> **Requirement 1**: According to the gas prices piece, how much per gallon would U.S. consumers save if the economy had grown 2.0 percent in 2021 instead of 5.5 percent?
> **Requirement 2**: Please continue the gas prices piece, starting after its last sentence.

> **Supplied passage**:
%%

April 27, 2022
It has become popular among the “Let’s Go Brandon” crowd, and major news outlets, to blame President Biden for the high price of gas. While this might excite the right, it literally has no foundation in reality.
The basic story is that gas is expensive because the world price of oil is high. There are small differences in oil prices across countries due to transportation costs, but if the world price of oil goes up sharply, as it has, then we will pay more for gas in the United States.
The U.S. can at best have a very limited impact on the world price of oil. When the U.S. economy grows rapidly, as it did in 2021, it increases world demand for oil. However, the impact of U.S. growth, by itself, is very limited. If the U.S. economy grew 2.0 percent in 2021, instead of its actual 5.5 percent rate, then perhaps the price of a barrel of oil would be $1 to $2 a barrel lower. That would save U.S. consumers 2.5 to 5.0 cents a gallon.
That might be helpful to people, but would not qualitatively change the story of high gas prices. So, if the unemployment rate was 1-2 percentage points higher (meaning another 1.5-3.0 million unemployed), and GDP was 3.5 percent smaller, car owners might be saving 5 cents on a gallon of gas.

%%

Stored data:
%%

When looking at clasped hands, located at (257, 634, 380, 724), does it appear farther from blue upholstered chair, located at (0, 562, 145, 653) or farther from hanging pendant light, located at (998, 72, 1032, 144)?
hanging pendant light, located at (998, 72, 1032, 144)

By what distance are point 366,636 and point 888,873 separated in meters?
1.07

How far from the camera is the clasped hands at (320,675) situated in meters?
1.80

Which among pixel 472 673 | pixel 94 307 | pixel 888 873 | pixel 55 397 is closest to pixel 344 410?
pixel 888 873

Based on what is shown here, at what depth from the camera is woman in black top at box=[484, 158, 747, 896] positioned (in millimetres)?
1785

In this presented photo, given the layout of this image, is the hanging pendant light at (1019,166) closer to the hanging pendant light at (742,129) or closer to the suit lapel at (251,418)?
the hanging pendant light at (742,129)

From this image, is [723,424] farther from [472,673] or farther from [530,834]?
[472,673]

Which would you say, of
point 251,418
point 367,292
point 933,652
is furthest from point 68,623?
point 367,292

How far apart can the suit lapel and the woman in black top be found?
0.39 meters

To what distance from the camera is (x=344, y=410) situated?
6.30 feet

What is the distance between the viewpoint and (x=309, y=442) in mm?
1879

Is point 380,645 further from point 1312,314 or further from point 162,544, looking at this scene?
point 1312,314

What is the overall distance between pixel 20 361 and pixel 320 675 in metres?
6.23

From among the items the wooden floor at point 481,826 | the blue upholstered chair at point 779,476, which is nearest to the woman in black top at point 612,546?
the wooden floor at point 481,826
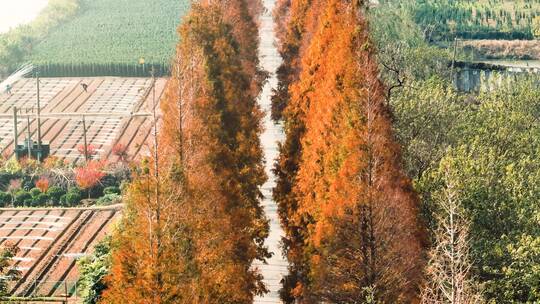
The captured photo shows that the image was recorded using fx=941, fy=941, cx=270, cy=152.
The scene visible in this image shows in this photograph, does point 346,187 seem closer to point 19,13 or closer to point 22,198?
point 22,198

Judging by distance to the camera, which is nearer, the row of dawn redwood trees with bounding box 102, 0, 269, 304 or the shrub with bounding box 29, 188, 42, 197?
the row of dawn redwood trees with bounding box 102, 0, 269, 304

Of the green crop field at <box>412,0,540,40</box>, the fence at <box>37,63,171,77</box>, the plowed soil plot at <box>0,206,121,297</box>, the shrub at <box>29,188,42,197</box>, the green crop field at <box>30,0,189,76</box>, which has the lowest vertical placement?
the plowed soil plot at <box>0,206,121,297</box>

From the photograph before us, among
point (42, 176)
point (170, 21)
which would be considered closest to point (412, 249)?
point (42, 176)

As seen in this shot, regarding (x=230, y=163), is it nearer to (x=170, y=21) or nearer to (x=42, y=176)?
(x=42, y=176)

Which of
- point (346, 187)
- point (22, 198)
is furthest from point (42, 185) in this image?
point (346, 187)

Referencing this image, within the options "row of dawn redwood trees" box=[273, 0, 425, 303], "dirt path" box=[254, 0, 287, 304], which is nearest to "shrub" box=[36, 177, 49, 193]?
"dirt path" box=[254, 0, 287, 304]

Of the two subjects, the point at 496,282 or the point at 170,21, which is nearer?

%%
%%

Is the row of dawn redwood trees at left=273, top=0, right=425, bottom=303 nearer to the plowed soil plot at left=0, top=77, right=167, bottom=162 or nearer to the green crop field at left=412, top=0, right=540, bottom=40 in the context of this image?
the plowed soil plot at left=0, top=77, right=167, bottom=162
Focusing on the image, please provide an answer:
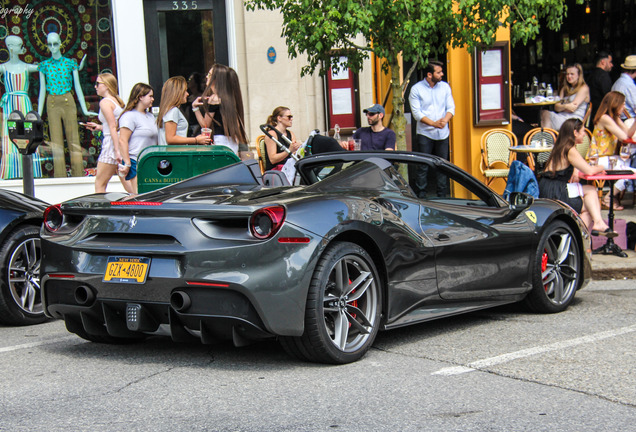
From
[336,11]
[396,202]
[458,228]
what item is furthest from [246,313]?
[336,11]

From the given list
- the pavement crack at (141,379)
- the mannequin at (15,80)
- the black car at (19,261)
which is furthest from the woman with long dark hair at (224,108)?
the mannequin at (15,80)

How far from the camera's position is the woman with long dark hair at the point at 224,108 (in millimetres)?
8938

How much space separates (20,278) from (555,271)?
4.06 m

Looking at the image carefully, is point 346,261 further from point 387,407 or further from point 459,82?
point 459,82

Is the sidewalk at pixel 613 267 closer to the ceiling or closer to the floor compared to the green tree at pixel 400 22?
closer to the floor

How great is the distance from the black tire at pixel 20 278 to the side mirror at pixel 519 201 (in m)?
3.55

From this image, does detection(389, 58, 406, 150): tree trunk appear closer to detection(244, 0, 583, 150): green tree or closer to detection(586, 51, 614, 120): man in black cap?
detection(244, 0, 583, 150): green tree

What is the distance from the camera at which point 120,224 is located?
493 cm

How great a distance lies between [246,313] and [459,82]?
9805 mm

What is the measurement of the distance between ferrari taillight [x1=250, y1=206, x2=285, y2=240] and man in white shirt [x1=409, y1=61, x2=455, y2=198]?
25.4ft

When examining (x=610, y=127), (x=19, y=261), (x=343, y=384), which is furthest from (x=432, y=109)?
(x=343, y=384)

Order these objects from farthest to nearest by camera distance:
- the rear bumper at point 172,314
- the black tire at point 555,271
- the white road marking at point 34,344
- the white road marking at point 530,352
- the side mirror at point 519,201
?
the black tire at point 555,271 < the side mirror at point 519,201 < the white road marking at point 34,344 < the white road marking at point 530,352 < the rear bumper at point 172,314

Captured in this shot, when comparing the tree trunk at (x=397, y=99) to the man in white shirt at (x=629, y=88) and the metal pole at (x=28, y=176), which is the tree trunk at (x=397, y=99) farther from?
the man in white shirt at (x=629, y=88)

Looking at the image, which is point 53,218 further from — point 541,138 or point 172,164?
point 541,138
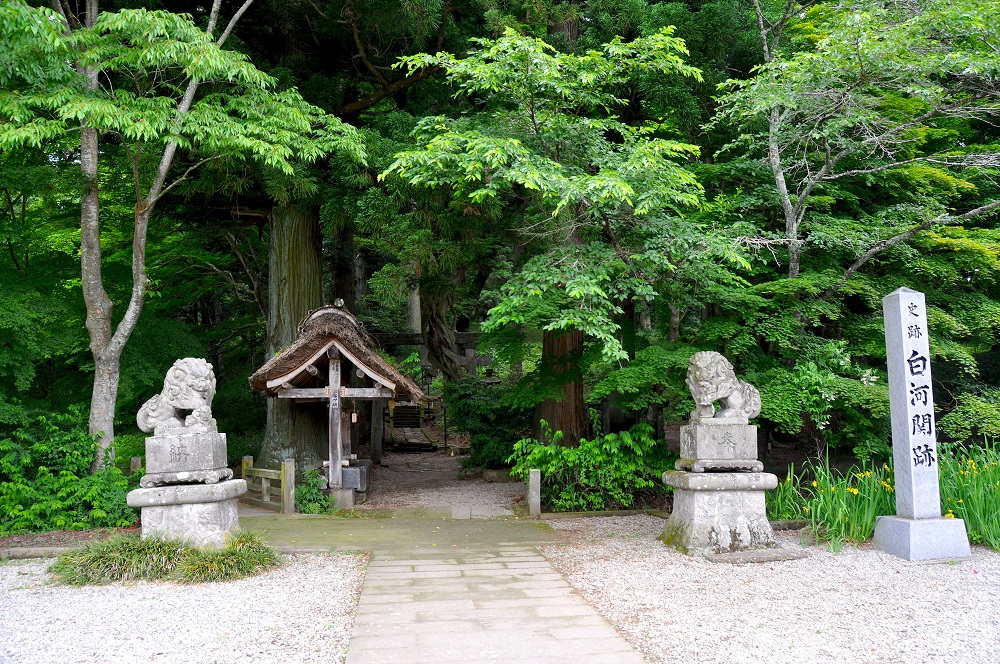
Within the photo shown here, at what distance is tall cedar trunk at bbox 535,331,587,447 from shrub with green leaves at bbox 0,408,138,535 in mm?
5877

%%

> **Final answer 1**: 2.5 to 5.0 cents a gallon.

> **Final answer 2**:
There is even less of a story on the supply side. Biden has been pushing for measures that would promote the development and use of clean energy. To date these have had at best a very limited effect in moving us away from dependence on fossil fuels. But, insofar as they have had any impact, these measures would lower gas prices, not raise them.
He has proposed limiting drilling on government land, but he has opened up huge tracts for leasing to oil and gas developers. Furthermore, the oil and gas industries already have access to far more land than they are currently using. In short, there is no case that Biden’s efforts to reduce greenhouse gas emissions have had any noticeable effect on U.S. production of oil and gas.
Some right-wingers have highlighted Biden’s decision to nix the Keystone pipeline, which would bring oil from Canada to the United States. This pipeline was nowhere close to completion in any case. Furthermore, this oil is already making it to the world markets, meaning that any redirection due to the Keystone pipeline would have a trivial impact on world prices.
There is an important way in which Biden’s actions have lowered world oil prices. He is drawing down the U.S. strategic oil reserves by 1 million barrels a day. This has the same impact on world oil prices as if we increased U.S. production by 1 million barrels a day. An increase of this size would get production roughly back to the pre-pandemic level. The actual impact on world prices is even somewhat larger, since Biden also arranged for several of our allies to release oil from their reserves.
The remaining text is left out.